Cross-Layer Weight Sharing: Unlike previous SVD-based methods (e.g., SVDiff, KIND) that decompose layers independently, FINE enforces shared singular vectors across layers, capturing the hierarchical and temporally coupled nature of diffusion processes.
First Comprehensive Benchmark: The authors constructed the first benchmark specifically for evaluating the initialization capability of Learngenes in image generation tasks.
Manual-Free Adaptation: The method eliminates the need for heuristic layer selection, allowing data-driven, flexible initialization for any model size.

4. Experimental Results

Experiments were conducted primarily on Diffusion Transformers (DiT) (DiT-B and DiT-L) and extended to classification tasks with DeiT.

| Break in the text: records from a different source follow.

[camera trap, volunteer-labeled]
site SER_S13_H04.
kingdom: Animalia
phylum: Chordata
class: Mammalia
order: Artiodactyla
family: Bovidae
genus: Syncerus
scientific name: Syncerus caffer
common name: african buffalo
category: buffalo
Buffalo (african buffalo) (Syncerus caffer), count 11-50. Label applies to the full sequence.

State-of-the-Art Performance:
- FINE consistently outperforms existing initialization methods (Direct, Transfer, and other Learngene methods) across all model sizes (L4 to L12).
- Metrics: Achieved up to 4.89 reduction in FID and 2.11 increase in Inception Score (IS) for DiT-B compared to the best baseline.
- Efficiency: Models initialized by FINE and trained for only 100K steps outperformed models trained from scratch for 300K steps.
Scalability and Speedup:
- For $n$ target models, direct pre-training requires $300K \times n $steps. FINE requires$ 300K + 100K \times n $steps, achieving a **$ 3n\times$ training speedup**.
- The one-time pre-training cost is negligible when reused across multiple downstream tasks.
Transferability:
- FINE demonstrated strong generalization to diverse domains (CelebA, LSUN, Hubble, MRI, Pokemon) and classification tasks (DeiT), often outperforming models fine-tuned directly from pre-trained weights despite transferring only ~35% of parameters.
Convergence:
- FINE-initialized models converge significantly faster, reaching lower FID scores earlier in training compared to random initialization or other transfer methods.

5. Significance

Democratizing Deployment: FINE solves the "missing model size" problem, allowing organizations to deploy diffusion models on heterogeneous hardware without retraining from scratch.
Efficiency: It drastically reduces the computational cost and time required to adapt diffusion models to new constraints, making high-quality generative AI more accessible.
Theoretical Insight: The work validates that diffusion models contain size-agnostic knowledge that can be decoupled from layer-specific variations, challenging the notion that model scaling requires entirely new pre-training.
Versatility: The framework is architecture-agnostic (demonstrated on both DiT and DeiT), suggesting broad applicability beyond just image generation.

In summary, FINE provides a scalable, efficient, and robust solution for initializing variable-sized diffusion models by factorizing knowledge into reusable "learngenes," effectively bridging the gap between fixed pre-trained models and diverse deployment requirements.